• Supplied text

═══

Media Contacts

Ministry of Health Communications

250 952-1887 (media line)

Diane Pépin

Communications Coordinator
BC Centre for Excellence in HIV/AIDS
Work: 604 682-2344 ext. 66314
Cell: 604 653-5673

Backgrounders

The BC Centre on Substance Use (BCCSU)

The BCCSU is a new provincial resource, based at St. Paul’s Hospital in Vancouver, which will host a provincial network of clinicians, educators and researchers aimed at developing and strengthening the provincial system of care for people struggling with problematic substance use. The network will also include policy makers and people who use substances, family advocates, support groups and the recovery community.

The BCCSU is the first of its kind in Canada, focused on addiction research, education and care guidance, and networking with addictions experts throughout the province. It positions B.C. as a leader in establishing evidenced-based addiction treatment and care. Dr. Evan Wood has been appointed as BCCSU director.

In consultation with communities, the BCCSU identified three priority areas to strengthen B.C.’s addiction systems:

  • Increasing understanding and use of evidence-based treatments for addiction;
  • Strengthening education and training of health-care providers; and
  • Developing clinical guidelines as well as monitoring and evaluation across the addiction care continuum, which includes acute hospital care, residential treatment, withdrawal management, recovery services, outpatient treatment and other services in the community.

═══

• Source material
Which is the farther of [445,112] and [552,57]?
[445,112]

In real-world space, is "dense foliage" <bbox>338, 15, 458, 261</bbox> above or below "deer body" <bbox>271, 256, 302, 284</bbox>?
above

═══

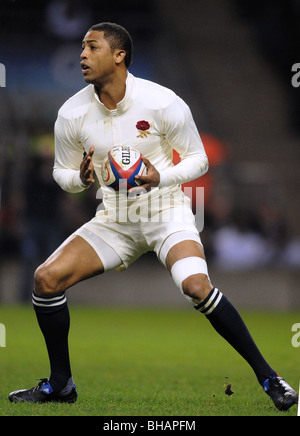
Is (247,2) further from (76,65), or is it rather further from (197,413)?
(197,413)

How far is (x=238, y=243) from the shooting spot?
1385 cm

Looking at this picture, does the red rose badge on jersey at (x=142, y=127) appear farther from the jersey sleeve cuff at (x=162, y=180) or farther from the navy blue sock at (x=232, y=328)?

═══

• Your objective
From the text about the BC Centre on Substance Use, list every kind of care that it says the addiction care continuum includes.

• Solution
- Acute hospital care
- Residential treatment
- Withdrawal management
- Recovery services
- Outpatient treatment
- Other services in the community